Poderíamos pensar então que, de um ponto de vista específico, os ditos “novos processos de subjetivação”, “os novos saberes de ponta” e as “novas formas de resolução do mal-estar” seriam falsas questões para a psicanálise, já que o acompanhamento da dinâmica das motivações – a dinâmica da sexualidade - que as consubstanciam são a própria razão e essência da psicanálise? Ou seja, o que subjaz às formulações sobre “novos processos de subjetivação” seriam novas formas de expressão da sexualidade humana expansiva por natureza? Parece quase óbvio.

Segundo Derrida, em seu livro Estados d’alma da Psicanálise, é em “seu poder de por em crise que a psicanálise está ameaçada e entra, portanto, em sua própria crise.”

Neste ponto, cabe-nos indagar sobre a irrelevância trazida pelo questionamento sobre as novas formas do modo do ser psicanalítico”, já que não haveriam respostas que antecedessem os problemas antes deles acontecerem. Estaríamos dentro do paradoxo da nossa formulação e nesse sentido distantes da idéia de acontecimento.

Entendendo que um acontecimento não se prevê nem se planeja, mas, embaralha as categorias mais bem estabelecidas e as distribui instaurando novos possíveis, um acontecimento é o produto simultaneamente improvável e lógico de um verdadeiro encontro, que cria uma relação de proximidade inesperada conferindo às palavras e aos saberes ressonâncias ainda inominadas.

Muito próximo a Derrida, quando ele define uma tarefa ou um horizonte para a psicanálise situando-a no para além “do que ainda resta a pensar, a fazer, a viver, a sofrer, com ou sem gozo, mas sem álibi, para além mesmo do que se pode chamar horizonte ou tarefa, além do que continua não somente necessário, mas possível.” (p.82).

O possível no horizonte do pensar o impossível, mas sabendo-o inatingível.

Aqui cabe definir o que é psicanálise sem-álibi para Derrida, já que ele denomina sem-álibi como sinônimo de psicanálise quando diz: “A psicanálise para mim – se me permitem esta outra confidência – seria o outro nome do “sem-álibi”” (...) “alteridade imprevisível, a chegada do chegante.” (...) “uma tarefa amanhã para a psicanálise, para uma nova razão psicanalítica, (...) uma revolução que, como todas as revoluções, transigirá com o impossível, negociará o não-negociável tornado não-negociável, calculará com o incondicional, como tal, com a incondicionalidade inflexível do incondicional” (p.89).

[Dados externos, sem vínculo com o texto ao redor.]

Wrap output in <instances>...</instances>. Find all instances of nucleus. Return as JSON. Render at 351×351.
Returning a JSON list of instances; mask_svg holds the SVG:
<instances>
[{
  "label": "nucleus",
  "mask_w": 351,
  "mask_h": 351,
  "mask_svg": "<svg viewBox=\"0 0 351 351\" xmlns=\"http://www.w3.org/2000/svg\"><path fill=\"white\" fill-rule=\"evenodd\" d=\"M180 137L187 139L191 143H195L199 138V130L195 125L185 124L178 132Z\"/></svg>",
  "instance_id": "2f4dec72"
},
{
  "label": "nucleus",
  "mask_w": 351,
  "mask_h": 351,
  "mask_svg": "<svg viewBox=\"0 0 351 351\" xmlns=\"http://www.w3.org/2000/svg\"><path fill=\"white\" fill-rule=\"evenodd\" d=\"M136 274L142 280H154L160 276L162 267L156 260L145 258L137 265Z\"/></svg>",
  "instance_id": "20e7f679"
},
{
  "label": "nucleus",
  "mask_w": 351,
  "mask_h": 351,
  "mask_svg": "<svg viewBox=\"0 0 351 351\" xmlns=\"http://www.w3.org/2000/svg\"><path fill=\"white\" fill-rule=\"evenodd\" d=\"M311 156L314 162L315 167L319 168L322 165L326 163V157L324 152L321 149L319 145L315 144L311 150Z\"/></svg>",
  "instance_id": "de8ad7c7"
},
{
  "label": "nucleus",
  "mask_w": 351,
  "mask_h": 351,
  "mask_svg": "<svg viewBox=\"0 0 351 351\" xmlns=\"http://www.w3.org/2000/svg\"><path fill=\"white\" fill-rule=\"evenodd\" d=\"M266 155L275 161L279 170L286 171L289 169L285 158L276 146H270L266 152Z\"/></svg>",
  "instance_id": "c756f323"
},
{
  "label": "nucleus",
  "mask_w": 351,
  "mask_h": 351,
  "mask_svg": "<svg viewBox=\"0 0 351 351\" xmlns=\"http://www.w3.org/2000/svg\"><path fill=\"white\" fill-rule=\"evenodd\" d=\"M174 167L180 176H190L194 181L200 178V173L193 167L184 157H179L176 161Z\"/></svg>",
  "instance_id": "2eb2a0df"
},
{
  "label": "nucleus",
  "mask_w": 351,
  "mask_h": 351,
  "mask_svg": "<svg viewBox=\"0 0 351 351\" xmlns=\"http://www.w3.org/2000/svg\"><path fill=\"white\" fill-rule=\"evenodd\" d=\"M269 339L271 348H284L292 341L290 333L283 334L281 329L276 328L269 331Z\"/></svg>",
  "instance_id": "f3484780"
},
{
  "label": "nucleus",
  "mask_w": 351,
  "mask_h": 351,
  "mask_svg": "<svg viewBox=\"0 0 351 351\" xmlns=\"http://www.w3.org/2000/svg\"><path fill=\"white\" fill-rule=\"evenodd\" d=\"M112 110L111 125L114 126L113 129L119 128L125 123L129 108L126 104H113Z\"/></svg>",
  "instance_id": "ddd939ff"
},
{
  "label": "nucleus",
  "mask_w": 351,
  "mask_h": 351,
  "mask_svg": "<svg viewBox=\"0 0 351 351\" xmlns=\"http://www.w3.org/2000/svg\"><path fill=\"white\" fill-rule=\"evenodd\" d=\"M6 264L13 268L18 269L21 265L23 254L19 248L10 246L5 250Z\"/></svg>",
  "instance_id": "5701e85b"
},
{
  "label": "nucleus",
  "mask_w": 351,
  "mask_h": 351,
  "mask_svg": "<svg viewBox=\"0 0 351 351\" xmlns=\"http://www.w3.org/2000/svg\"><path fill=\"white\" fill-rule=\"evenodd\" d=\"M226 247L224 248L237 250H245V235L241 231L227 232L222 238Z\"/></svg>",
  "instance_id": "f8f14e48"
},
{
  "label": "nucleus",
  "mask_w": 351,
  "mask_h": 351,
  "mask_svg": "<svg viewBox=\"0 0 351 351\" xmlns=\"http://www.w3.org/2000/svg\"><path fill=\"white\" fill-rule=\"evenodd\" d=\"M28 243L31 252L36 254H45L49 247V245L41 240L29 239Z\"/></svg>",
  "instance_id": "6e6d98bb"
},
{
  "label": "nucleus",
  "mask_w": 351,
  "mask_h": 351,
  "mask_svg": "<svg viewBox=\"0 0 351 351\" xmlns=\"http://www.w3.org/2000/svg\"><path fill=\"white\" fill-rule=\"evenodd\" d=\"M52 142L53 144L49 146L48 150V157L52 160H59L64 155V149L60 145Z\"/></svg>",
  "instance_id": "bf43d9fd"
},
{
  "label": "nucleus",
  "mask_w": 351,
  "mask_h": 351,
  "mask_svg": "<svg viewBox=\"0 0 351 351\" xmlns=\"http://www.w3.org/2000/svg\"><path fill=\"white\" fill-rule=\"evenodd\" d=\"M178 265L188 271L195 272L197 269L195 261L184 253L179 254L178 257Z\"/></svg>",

O modo do ser psicanalítico talvez seja viver o paradoxo da Psicanálise que, na essência do seu postulado, denuncia toda a extensão do desamparo humano, mas com isso afirma um permanente movimento de recriar-se, lócus atemporal onde se situa sua dimensão estética, cuja ética é o reconhecimento do ter que lidar com o paradoxo de pensar o que ainda não existiu: o impensável do devir que no encontro terapêutico pode se fazer presente.

2 comentários:

Rogério Silva disse...

O que está em jogo, no que você chama de “novos processos de subjetivação”, não seria a construção da relação médico-paciente, pensando que se a clínica for singularizante no seu modo diagnóstico e terapêutico, não seria justamente a singularização que caracterizaria esse ato clínico?
A relação analítica sempre se marca pela singularidade, dai não ser possível a aplicação nos pacientes de um suposto saber universalizante sobre as patologias, pois colocaria a psicanálise como detentora de um poder que abre mão da experiência transferencial.
Contudo, levando em conta, por exemplo as dimensões erótica e mortífera que atravessam a experiência analítica, o que surge nesta experiência é o evidenciamento do discurso afetivo que põe em movimento a relação transferencial.

Rogério Silva disse...

O que coloquei afirmativamente no último parágrafo do comentário anterior é, na verdade uma pergunta. Não é assim?